_Dataset excerpts:_
--- START ---

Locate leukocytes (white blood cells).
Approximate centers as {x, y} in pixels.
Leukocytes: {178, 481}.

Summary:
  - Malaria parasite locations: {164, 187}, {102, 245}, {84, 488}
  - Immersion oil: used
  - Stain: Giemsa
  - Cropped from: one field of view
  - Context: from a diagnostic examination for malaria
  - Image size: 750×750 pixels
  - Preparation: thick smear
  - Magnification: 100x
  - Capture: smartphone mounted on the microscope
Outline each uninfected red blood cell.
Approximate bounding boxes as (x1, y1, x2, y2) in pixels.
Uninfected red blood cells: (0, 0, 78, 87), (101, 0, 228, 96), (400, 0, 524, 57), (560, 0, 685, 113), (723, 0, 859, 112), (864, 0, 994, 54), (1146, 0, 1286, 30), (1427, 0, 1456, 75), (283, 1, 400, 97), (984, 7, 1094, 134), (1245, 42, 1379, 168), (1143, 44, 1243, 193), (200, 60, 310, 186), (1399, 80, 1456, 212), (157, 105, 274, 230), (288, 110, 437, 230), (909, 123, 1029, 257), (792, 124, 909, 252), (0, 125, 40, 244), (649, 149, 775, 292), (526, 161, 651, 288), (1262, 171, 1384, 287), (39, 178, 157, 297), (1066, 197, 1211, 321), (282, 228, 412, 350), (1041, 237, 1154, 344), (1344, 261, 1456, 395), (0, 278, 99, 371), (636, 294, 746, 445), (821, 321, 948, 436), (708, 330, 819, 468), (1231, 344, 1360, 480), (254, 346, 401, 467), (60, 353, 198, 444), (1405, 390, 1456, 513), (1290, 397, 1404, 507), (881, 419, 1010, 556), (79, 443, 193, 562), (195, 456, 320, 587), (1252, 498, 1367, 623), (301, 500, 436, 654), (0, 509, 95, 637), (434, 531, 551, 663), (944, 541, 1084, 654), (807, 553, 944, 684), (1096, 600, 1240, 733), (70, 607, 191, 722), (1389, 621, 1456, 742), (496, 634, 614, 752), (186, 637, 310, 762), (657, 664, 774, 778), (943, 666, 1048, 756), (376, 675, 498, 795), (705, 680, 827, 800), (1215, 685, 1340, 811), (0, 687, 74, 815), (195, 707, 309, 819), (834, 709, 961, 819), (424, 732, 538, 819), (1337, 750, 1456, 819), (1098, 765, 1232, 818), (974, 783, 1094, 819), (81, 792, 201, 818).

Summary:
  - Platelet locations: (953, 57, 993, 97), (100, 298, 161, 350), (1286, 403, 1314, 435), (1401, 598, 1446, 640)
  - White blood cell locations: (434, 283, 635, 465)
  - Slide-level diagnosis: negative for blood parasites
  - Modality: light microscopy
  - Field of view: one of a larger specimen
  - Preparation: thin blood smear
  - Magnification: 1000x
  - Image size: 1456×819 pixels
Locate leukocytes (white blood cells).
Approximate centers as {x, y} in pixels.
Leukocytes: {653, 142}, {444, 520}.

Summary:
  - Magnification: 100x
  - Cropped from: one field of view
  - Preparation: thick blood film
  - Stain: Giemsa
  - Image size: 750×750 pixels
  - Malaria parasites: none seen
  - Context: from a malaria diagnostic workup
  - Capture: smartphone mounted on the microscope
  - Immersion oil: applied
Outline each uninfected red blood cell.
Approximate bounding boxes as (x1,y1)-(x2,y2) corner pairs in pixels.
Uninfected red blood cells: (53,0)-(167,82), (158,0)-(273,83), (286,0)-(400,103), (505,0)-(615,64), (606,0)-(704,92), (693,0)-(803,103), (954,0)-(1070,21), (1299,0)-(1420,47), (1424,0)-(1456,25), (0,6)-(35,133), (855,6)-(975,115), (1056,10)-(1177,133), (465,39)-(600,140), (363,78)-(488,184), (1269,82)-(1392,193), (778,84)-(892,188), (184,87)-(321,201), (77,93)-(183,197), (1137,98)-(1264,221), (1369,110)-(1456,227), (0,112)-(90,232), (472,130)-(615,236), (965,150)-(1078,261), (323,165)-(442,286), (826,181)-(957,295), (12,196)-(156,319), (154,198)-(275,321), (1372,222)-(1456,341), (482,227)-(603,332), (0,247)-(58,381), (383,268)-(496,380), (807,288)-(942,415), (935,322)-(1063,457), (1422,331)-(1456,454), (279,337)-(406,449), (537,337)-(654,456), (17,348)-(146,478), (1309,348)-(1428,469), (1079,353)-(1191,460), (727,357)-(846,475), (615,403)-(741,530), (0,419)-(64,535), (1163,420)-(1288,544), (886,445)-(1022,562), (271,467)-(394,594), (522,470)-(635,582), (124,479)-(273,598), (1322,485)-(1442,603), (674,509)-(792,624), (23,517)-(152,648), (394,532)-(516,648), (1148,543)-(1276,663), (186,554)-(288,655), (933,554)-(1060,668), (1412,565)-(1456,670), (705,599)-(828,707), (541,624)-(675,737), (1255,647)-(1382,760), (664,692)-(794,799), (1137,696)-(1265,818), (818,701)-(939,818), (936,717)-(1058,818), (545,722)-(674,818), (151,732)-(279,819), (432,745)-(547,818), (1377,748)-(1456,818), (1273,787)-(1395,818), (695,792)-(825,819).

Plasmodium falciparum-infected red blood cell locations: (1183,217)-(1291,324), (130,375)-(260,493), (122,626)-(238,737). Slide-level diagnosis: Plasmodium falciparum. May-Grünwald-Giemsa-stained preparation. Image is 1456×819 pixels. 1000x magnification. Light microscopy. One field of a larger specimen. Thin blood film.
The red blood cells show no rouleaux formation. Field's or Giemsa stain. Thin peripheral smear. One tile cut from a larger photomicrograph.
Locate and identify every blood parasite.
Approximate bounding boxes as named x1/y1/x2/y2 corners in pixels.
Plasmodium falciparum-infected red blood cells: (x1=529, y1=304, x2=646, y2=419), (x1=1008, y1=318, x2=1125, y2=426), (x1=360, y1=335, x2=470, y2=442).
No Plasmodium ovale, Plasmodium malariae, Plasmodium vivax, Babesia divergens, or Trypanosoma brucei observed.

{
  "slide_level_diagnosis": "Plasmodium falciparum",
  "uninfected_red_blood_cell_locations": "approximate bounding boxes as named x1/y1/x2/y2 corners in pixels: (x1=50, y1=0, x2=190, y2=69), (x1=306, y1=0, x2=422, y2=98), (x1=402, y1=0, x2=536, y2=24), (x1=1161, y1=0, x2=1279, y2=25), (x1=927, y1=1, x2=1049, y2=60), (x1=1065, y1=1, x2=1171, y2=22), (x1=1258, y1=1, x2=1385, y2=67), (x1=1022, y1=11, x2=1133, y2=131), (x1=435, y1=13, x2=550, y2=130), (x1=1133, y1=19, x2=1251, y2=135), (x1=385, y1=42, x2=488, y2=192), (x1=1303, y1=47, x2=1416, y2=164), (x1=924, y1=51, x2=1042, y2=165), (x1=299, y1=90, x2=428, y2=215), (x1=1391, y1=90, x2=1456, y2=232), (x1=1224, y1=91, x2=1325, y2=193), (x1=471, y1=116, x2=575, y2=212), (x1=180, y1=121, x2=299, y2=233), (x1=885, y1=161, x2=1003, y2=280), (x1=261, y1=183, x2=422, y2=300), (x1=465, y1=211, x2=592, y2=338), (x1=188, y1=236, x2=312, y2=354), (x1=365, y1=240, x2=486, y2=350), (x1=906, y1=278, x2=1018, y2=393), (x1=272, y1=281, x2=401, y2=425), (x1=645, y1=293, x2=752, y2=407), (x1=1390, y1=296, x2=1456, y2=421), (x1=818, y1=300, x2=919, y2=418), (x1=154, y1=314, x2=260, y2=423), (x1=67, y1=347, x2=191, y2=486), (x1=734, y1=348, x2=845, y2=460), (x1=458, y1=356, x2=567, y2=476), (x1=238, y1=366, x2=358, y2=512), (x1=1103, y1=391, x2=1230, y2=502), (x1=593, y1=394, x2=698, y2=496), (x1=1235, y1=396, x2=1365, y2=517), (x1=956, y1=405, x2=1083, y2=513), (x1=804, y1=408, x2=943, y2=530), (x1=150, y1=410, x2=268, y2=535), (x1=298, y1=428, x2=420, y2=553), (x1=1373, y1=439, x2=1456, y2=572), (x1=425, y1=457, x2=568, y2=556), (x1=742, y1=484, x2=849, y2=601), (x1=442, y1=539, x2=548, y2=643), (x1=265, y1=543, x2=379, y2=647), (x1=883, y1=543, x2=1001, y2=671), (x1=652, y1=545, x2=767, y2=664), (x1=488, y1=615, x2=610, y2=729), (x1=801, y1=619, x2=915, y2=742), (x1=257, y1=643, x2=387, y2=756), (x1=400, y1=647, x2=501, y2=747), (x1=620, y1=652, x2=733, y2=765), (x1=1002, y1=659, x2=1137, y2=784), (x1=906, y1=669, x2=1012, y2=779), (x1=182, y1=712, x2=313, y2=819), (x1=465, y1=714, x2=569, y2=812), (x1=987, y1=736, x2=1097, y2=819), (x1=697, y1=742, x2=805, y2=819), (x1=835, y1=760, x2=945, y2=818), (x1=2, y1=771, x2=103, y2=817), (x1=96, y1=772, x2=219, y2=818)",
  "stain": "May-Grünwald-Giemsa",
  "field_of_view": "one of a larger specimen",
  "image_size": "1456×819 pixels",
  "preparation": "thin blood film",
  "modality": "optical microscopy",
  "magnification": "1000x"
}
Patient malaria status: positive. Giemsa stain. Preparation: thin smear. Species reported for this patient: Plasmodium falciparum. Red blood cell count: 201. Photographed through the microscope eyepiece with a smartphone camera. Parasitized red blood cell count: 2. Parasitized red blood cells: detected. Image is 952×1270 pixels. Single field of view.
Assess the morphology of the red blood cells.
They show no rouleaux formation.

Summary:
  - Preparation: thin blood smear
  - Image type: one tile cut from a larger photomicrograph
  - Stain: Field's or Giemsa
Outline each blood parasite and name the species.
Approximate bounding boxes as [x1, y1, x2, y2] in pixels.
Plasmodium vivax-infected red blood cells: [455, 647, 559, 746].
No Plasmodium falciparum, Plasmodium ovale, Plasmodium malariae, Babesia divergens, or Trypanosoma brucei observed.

--- END ---

_What the task requires:_ Beginning with the line that holds "Patient malaria status: positive.", restate word for word every line down to the end of the data, and only those lines.

_Exercise solution:_
Patient malaria status: positive. Giemsa stain. Preparation: thin smear. Species reported for this patient: Plasmodium falciparum. Red blood cell count: 201. Photographed through the microscope eyepiece with a smartphone camera. Parasitized red blood cell count: 2. Parasitized red blood cells: detected. Image is 952×1270 pixels. Single field of view.
Assess the morphology of the red blood cells.
They show no rouleaux formation.

Summary:
  - Preparation: thin blood smear
  - Image type: one tile cut from a larger photomicrograph
  - Stain: Field's or Giemsa
Outline each blood parasite and name the species.
Approximate bounding boxes as [x1, y1, x2, y2] in pixels.
Plasmodium vivax-infected red blood cells: [455, 647, 559, 746].
No Plasmodium falciparum, Plasmodium ovale, Plasmodium malariae, Babesia divergens, or Trypanosoma brucei observed.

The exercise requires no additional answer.